La décision de ne pas poursuivre une grossesse est une expérience personnelle complexe, influencée par une multitude de facteurs. Cet article vise à fournir des informations claires et complètes sur l'interruption volontaire de grossesse (IVG), en abordant les aspects médicaux, psychologiques et légaux.

Introduction

Savoir que l’on est enceinte est un heureux événement dans la vie d’un couple, particulièrement marquant dans la vie de la femme. S’il est vrai que la plupart des grossesses vont à terme, il n’en demeure pas moins que certaines grossesses sont interrompues avant leur terme. L’IVG est un droit en France, encadré par des lois qui garantissent l'accès à cette procédure dans des conditions de sécurité et de respect. Il est crucial de comprendre les différentes étapes et options disponibles pour prendre une décision éclairée.

Les Motivations Derrière une IVG

Les motivations qui poussent une femme à envisager une IVG sont nombreuses et profondément personnelles. Personne n’a le droit de juger cette décision. Elles peuvent inclure des difficultés financières, des problèmes relationnels, des préoccupations concernant la santé de la mère ou du fœtus, ou simplement le sentiment de ne pas être prête à devenir parent. Il est essentiel de reconnaître que chaque situation est unique et mérite d'être traitée avec empathie et respect.

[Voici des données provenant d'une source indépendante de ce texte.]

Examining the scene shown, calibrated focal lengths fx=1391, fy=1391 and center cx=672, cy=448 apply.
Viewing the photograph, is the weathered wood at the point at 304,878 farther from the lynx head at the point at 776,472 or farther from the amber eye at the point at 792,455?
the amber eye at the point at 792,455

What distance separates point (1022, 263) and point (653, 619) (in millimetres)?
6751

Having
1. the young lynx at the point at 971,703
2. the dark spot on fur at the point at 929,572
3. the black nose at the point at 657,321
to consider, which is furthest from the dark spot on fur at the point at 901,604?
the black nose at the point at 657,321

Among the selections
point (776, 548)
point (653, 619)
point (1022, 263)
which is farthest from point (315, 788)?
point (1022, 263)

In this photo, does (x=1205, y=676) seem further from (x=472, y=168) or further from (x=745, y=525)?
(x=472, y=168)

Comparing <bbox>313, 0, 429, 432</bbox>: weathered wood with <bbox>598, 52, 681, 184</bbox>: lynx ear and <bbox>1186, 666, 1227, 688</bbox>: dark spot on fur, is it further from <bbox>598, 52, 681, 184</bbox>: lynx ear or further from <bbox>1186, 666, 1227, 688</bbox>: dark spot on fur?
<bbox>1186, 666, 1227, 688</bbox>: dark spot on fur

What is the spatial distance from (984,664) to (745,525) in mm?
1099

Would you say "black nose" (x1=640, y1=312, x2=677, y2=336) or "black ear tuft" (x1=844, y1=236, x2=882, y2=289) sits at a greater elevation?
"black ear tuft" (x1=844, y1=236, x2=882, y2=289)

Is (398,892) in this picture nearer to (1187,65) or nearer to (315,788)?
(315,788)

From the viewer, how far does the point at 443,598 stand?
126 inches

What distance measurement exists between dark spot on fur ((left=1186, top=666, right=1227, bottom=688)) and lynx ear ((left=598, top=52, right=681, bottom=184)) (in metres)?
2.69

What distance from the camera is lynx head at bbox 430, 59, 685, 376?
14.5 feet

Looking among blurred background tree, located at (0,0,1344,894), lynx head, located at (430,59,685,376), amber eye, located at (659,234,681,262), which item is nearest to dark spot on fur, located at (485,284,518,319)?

Les Étapes Préliminaires à l'IVG

La prise de décision

Après une période de réflexion, vient le moment d’agir. La première étape consiste à prendre rendez-vous dans un centre d’IVG (Interruption Volontaire de Grossesse) ou auprès d'un professionnel de santé qualifié (médecin généraliste, gynécologue, sage-femme). Ce rendez-vous initial est crucial pour obtenir des informations complètes et personnalisées.

La consultation initiale

Lors de cette consultation, le professionnel de santé confirmera la grossesse et son âge gestationnel. Il comprendra les raisons de ce désir d’IVG en les intégrant dans le contexte social et psychologique de la patiente. Il vous informera sur les tenants et aboutissants d'une IVG, des différentes méthodes disponibles (médicamenteuse ou chirurgicale), des lieux de réalisation, ainsi que des risques et des effets secondaires possibles. Un dossier guide reprenant l’ensemble de ces informations vous sera remis pour consultation ultérieure.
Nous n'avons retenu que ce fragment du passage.